INFORMATION GIVEN
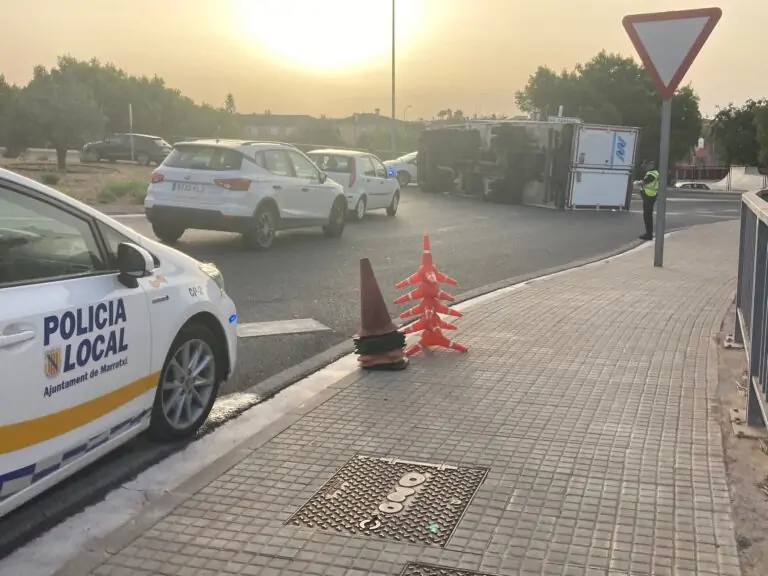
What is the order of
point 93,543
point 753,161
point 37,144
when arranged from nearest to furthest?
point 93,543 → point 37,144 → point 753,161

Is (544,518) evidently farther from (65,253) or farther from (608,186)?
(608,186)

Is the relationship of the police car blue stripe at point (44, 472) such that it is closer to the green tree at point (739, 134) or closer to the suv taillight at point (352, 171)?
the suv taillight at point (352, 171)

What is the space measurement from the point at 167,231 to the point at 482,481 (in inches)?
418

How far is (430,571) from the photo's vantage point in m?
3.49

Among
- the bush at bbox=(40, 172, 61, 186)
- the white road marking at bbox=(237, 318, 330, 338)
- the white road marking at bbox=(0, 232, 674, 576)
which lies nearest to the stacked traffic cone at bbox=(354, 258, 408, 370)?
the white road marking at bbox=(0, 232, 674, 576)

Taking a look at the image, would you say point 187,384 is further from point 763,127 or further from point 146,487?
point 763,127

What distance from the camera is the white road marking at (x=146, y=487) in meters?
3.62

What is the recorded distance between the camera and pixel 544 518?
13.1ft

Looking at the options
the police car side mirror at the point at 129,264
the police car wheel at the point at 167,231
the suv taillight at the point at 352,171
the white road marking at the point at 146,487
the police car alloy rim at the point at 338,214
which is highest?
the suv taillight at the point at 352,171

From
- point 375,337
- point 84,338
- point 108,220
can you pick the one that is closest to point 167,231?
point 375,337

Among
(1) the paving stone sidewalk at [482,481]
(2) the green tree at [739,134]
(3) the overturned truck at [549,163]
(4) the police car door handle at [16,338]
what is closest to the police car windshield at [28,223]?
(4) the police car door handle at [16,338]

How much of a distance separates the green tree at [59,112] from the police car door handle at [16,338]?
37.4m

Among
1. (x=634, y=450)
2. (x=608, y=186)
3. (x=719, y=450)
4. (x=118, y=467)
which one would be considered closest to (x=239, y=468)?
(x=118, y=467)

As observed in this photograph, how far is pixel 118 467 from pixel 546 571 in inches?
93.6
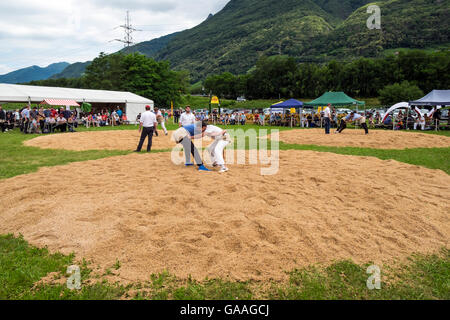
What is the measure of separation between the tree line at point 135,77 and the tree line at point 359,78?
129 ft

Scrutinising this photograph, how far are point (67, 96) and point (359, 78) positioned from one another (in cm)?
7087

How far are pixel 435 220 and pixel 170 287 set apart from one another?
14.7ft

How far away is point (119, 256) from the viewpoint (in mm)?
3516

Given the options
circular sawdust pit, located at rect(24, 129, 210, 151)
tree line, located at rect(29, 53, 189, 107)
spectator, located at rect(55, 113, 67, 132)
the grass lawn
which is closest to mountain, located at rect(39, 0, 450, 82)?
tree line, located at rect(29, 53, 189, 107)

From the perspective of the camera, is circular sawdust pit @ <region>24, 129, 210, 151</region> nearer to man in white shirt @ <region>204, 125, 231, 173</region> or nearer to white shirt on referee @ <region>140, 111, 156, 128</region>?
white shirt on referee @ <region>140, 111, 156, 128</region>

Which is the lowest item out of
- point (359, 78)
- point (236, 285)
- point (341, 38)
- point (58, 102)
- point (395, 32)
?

AIM
Each entry gets copied exactly; the pictures stay out.

ANSWER FOR THIS EXERCISE
What is the order of
point 93,543
point 753,161
point 37,144
when arranged from nearest to furthest?
point 93,543 → point 37,144 → point 753,161

Is (544,518) evidently farther from (65,253) or farther from (608,186)?
(608,186)

Is the relationship of the police car blue stripe at point (44, 472) such that it is closer to the green tree at point (739, 134) or closer to the suv taillight at point (352, 171)?
the suv taillight at point (352, 171)

What is the space measurement from the point at 167,231 to the point at 482,481 (in inches)?
418

How far is (430,571) from the photo's vantage point in m?
3.49

Among
- the bush at bbox=(40, 172, 61, 186)
- the white road marking at bbox=(237, 318, 330, 338)
- the white road marking at bbox=(0, 232, 674, 576)
which lies nearest to the stacked traffic cone at bbox=(354, 258, 408, 370)?
the white road marking at bbox=(0, 232, 674, 576)

Taking a look at the image, would you say point 187,384 is further from point 763,127 or further from point 146,487?
point 763,127

What distance from the camera is the white road marking at (x=146, y=487) in meters?
3.62

What is the recorded distance between the camera and pixel 544 518?
13.1ft

Looking at the options
the police car side mirror at the point at 129,264
the police car wheel at the point at 167,231
the suv taillight at the point at 352,171
the white road marking at the point at 146,487
the police car alloy rim at the point at 338,214
which is highest?
the suv taillight at the point at 352,171

From
- point 375,337
- point 84,338
- point 108,220
can you pick the one that is closest to point 167,231?
point 375,337

Among
(1) the paving stone sidewalk at [482,481]
(2) the green tree at [739,134]
(3) the overturned truck at [549,163]
(4) the police car door handle at [16,338]
what is closest to the police car windshield at [28,223]?
(4) the police car door handle at [16,338]

How much of a distance separates the green tree at [59,112] from the police car door handle at [16,338]?
37.4m

Among
1. (x=634, y=450)
2. (x=608, y=186)
3. (x=719, y=450)
4. (x=118, y=467)
which one would be considered closest to (x=239, y=468)?
(x=118, y=467)

As observed in this photograph, how far is pixel 118 467 from pixel 546 571 in inches?
93.6
What is the measure of separation between the tree line at point 135,77 and the tree line at point 359,78?
129 ft

Scrutinising this photograph, how far are point (67, 96) and point (359, 78) positioned from one another (in cm)?
7087

How far are pixel 435 220 and pixel 170 287 set apart from one another?
14.7ft

How far away is point (119, 256) from the viewpoint (in mm)?
3516

Given the options
circular sawdust pit, located at rect(24, 129, 210, 151)
tree line, located at rect(29, 53, 189, 107)
spectator, located at rect(55, 113, 67, 132)
the grass lawn
which is closest to mountain, located at rect(39, 0, 450, 82)?
tree line, located at rect(29, 53, 189, 107)

From the perspective of the camera, is circular sawdust pit @ <region>24, 129, 210, 151</region> nearer to man in white shirt @ <region>204, 125, 231, 173</region> or nearer to white shirt on referee @ <region>140, 111, 156, 128</region>?
white shirt on referee @ <region>140, 111, 156, 128</region>

Which is the lowest item out of
- point (359, 78)
- point (236, 285)
- point (341, 38)
- point (58, 102)
- point (395, 32)
?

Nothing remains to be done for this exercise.